Background: The question of whether pure metabolic surgery could be used in nonobese patients with type 2 diabetes has been considered. The objective of this study was to assess the comparative effects of the Billroth I (BI) and Billroth II (BII) reconstruction methods on remission of type 2 diabetes in nonobese patients undergoing subtotal gastrectomy for cancer.
Methods: The charts of 404 patients who underwent radical subtotal gastrectomy for cancer between January 2008 and December 2010 were retrospectively reviewed. From these patients, 49 with type 2 diabetes were included in this study. Diabetes remission rates, the percentage change in fasting plasma glucose levels, glycated hemoglobin levels, body mass index, and fasting total cholesterol levels at 2 years were observed. Outcomes were compared using propensity scores and inverse probability-weighting adjustment that reduced treatment-selection bias. Covariate-adjusted logistic regression models were assessed.

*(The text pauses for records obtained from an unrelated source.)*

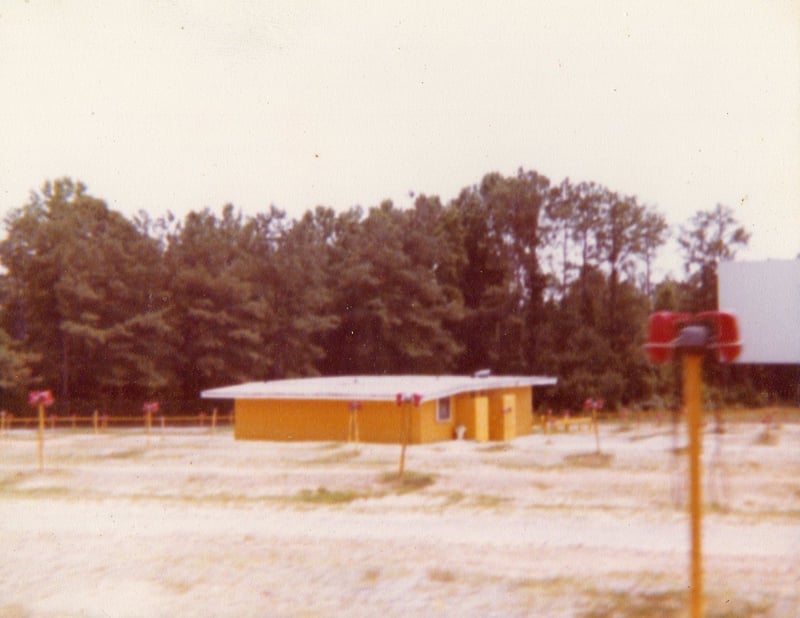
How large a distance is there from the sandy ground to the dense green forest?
24.9 m

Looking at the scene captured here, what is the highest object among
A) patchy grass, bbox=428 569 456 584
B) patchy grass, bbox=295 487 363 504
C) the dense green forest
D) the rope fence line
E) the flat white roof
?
the dense green forest

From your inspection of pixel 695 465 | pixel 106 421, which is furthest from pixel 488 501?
pixel 106 421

Results: The 2-year diabetes remission rate for the 23 patients who underwent BI reconstruction was 39.1%, compared with 50.0% for the 26 patients who underwent BII reconstruction. At 2 years, the BII group showed lower glycated hemoglobin levels (BI, 6.4%; BII, 6.1%; P = .003) and had greater percent reductions in their average glycated hemoglobin levels from baseline (BI,-11.6%; BII,-14.5%; P = .043). BII reconstruction was significantly associated with an increased diabetes remission rate (odds ratio, 3.22; 95% confidence interval, 1.05-9.83) in covariate-adjusted logistic regression analysis.
Conclusions: These propensity score-adjusted analyses of patients who had undergone subtotal gastrectomy indicated that BII reconstruction was associated with increased diabetes remission compared with BI reconstruction during the 2-year follow-up period. This study suggests the possibility of employing the surgical duodenal switch for the treatment of nonobese type 2 diabetes patients.
Keywords: Billroth; Gastric cancer; Metabolic surgery; Subtotal gastrectomy; Type 2 diabetes.